Over the years there has been some innovation from British financial service players with regard to investment time horizons.

Towers Watson has been a proponent of 10-year mandates and reports to have about 30 clients which have awarded about 50 mandates at that length.

In its February 2012 Thinking Ahead Group report, The Wrong Type of Snow, Towers Watson discusses the tension that exists between equity and bondholders from long-term funds that are obliged to invest in corporations with short-term incentive arrangements: “This tension tends to be balanced out by funds focusing on shorter term, rather than corporations adopting longer-term incentives.”

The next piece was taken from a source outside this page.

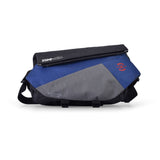 Mobile Suit Gundam Seed ZGMF-X13A Providence Gundam Crossbody Bag - Limited Edition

But it also points to a “class of investor” that may help to resolve this conundrum in favour of the longer-term perspective. In what is an act of “fiduciary capitalism”, the report states that universal owners are long-term asset owners who are committed to inter-generational equity and recognise the issues of sustainability in that challenge.

 

Philosophical change

Many funds managers have also been vocal about the need for a change of philosophy.

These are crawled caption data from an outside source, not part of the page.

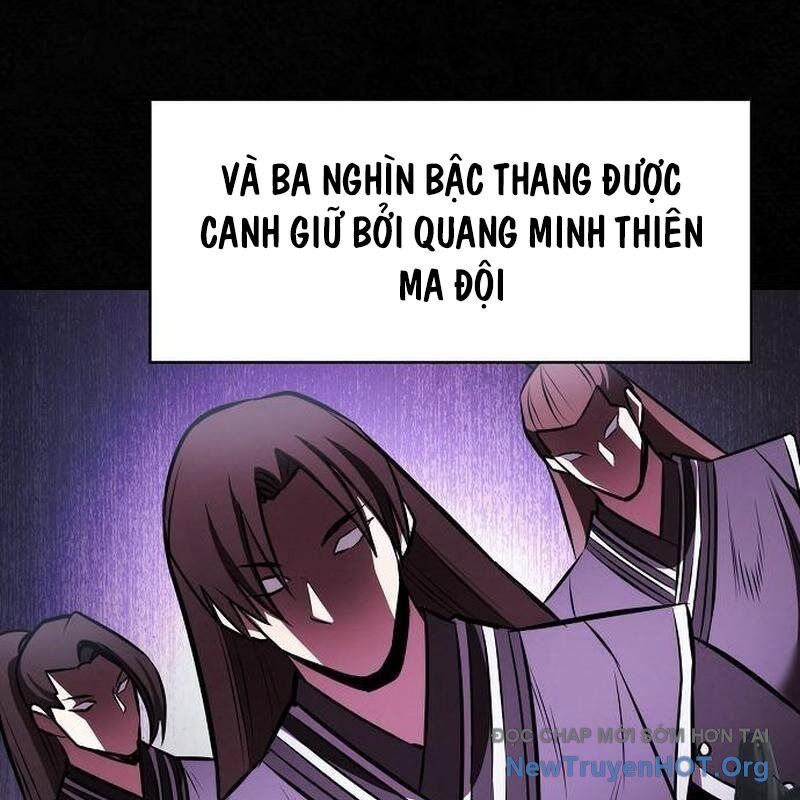 Điệp Viên Ma Giáo [Chap 22-23]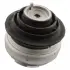 FEBI DB подушка двигуна прав.W210 FEBI BILSTEIN 03798 (фото 1)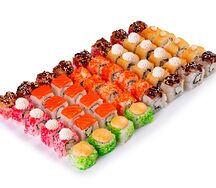 Набор Император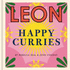 Leon Happy Curries (Happy Leons)
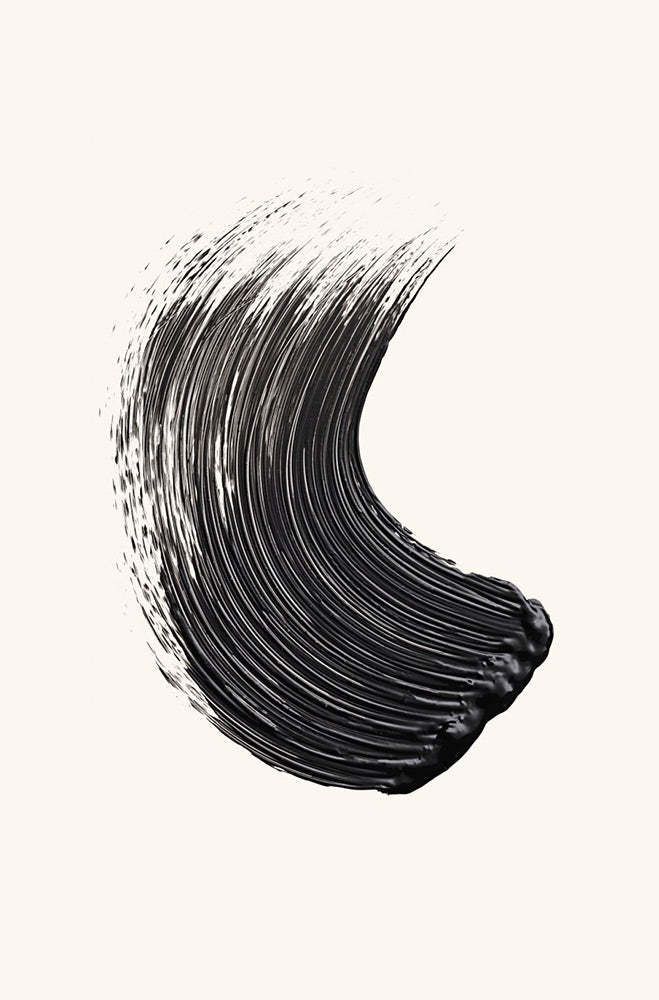 Beauty | Catrice Pure False Lash Beyond Black Mascara 010 _ 162285 Makeup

One of those, Neil Woodford, head of investment for Invesco Perpetual in the UK, described to the Kay Review panel the obstacles he faces in the pursuit of a “stewardship relationship” with investee companies.

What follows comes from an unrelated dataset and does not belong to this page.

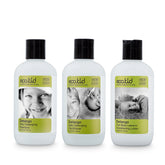 Detango Leave-In Lotion Bundle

His obstacles also go some way to sum up the challenges faced by those with a long-term view, including:

  • The measurement of fund management performance over short time scales
  • The broader industry’s obsession with quarterly reporting
  • Corporate management’s interactions with intermediaries (investment bankers and sell-side analysts) at the expense of interaction with ‘owners’
  • The remuneration structures of fund management professionals – an overemphasis on one-year returns rather than longer time periods
  • Fund management fashions – for example, the popularity, for obvious reasons, of hedge fund management techniques
  • Human nature – the innate preference for conventional failure over unconventional success
  • Regulation, in particular of pension funds, has helped to significantly diminish the role equity investment can play in providing attractive long-term returns to savers
  • Incentive structures in the broking industry which encourage increased trading activity
  • The ability to remain constantly in touch with market movements, for example, via mobile devices
  • The proliferation of derivative strategies which drive underlying cash market turnover
  • The absence of fiscal incentives that might favour long-term investment strategies
  • The tyranny of the benchmark has created an environment in which fund managers are less inclined to back businesses or industries for the long term because they are concerned with the career risk of moving too far away from their benchmark index over shorter time periods.

The first two of these concerns, the measurement of fund management performance over short time scales and the broader industry’s obsession with quarterly reporting, were a consistent theme among respondents to the Kay Review.

The interim report states that a large majority of respondents, whether they represented companies or investors, considered that quarterly reporting and interim management statements fell into the category of useless or misleading information.

Kay has not made any recommendations and will present his final report, including recommendations for action, to the secretary of state for business in July, but the comments and proposals discussed in the report “signal areas of interest for the final report”. Could this signal the end of quarterly reporting?